Indeed, the streets still run red with the blood of noobs and seasoned traders alike and there isn’t a lot that hasn’t already been said and stated and said again about Queen Bee BTC’s next move.

In these down-trend bearish periods, we turn to the Twitter-Verse to keep us amused and to shit-talk about shitcoins to pass the time. This week it seems even the shit-talkers and the shitcoins were, more or less *gasp*, silent. However, when times are tough as indeed they are, life will sometimes offer you a special treat of sorts to raise your spirits and to keep you from drinking a bottle of Dichlorvos.

One such gem to raise our spirits this week was none other than Mr. Money Matt La Frandt.

Yes, just when we thought Twitter had run out of saltiness and stupidity to amuse us, Mr. La Frandt has taken time out of his hectic schedule of misogyny and scam-artistry and graced us with a 5+ minute Twitter periscope stream, coaching us on ‘Things to do in a bear market’.

Since Mr. La Frandt has been, according to his patreon, ‘in crypto’ since October 2017 we are confident his experience and advice in dealing with and observing ‘bear markets’ is extensive. *insert eye roll*.

I know, dear readers, you will all be anxious to hear the pearls of wisdom that Mr.
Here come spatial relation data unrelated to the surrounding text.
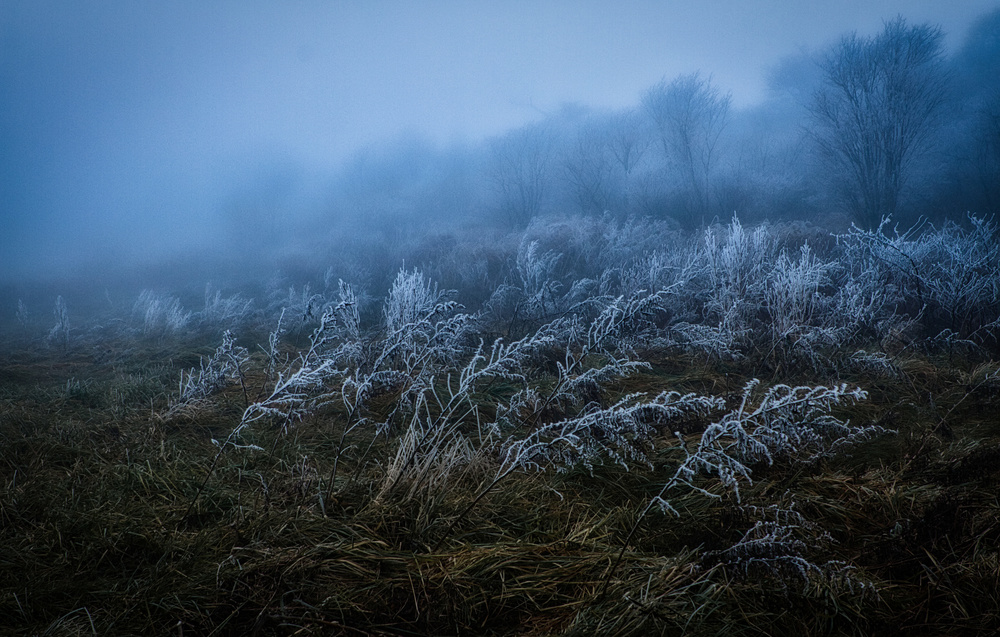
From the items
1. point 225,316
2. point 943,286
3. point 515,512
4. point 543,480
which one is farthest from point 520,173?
point 515,512

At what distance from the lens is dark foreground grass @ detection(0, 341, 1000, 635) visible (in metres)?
1.18

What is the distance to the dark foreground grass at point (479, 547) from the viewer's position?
3.86ft

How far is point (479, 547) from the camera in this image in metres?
1.46

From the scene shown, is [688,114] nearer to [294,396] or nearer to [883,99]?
[883,99]

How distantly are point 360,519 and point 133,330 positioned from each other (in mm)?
10128

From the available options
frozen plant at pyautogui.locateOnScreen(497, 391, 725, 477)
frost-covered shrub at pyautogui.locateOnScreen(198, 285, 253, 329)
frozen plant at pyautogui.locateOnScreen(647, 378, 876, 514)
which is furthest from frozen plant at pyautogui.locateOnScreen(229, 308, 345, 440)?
frost-covered shrub at pyautogui.locateOnScreen(198, 285, 253, 329)

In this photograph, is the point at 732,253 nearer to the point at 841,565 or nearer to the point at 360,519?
the point at 841,565

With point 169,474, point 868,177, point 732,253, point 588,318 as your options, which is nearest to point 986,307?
point 732,253

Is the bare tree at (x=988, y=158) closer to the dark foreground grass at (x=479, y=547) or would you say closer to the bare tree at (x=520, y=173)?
the bare tree at (x=520, y=173)

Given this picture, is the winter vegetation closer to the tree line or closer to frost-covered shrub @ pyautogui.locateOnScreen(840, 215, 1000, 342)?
frost-covered shrub @ pyautogui.locateOnScreen(840, 215, 1000, 342)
La Frandt bestowed onto his 20k+ Twitter followers regarding Bear Market activities, so we have taken it upon ourselves to summarize them for you.

Tip Number 1. Smoke Weed. (Hands Down Arguably the best advice that has ever come out of Mr. La Frandts’ mouth – although we aren’t convinced it’s a mainstream solution to a bear-market).
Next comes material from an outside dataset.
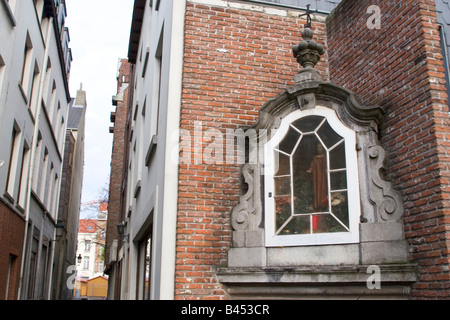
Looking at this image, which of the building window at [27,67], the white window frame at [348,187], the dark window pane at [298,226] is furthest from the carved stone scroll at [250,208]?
the building window at [27,67]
Tip Number 2. Avoid Bear Traps. (*sigh* Great advice except Mr. La Frandt gives no useful ways or examples to actually avoid said traps).

Tip Number 3. Give your mum a hug. (Ok this is advice we should all take on board, bear market or not, everyone go hug your mum, it won’t help your portfolio but it will make your mum feel special).

Tip Number 4. Call your Best Friend Seriously, Unless your BFF is in crypto we’re guessing this catchup will be short-lived; and finally…

Tip Number 5. Be a multiplier, not a Divider – wow this sounds really cool…. WTF does it mean though?

Thus, having bequeathed this vital bear-market survival guide to his adoring followers, Matt leaves periscope with a parting comment on his ‘vibe’ and compares his appearance (and states that others often do) to none other than Oscar Awarding Winning Actor Matthew McConaughey.

(Note* Mr. La Frandt does clarify he’s referring to the Dazed and Confused version of McConaughey, not the Dallas Buyers Club McConaughey)… Umm okay, based on that Matt we fear you might have been partaking in Tip Number 1 a little too much?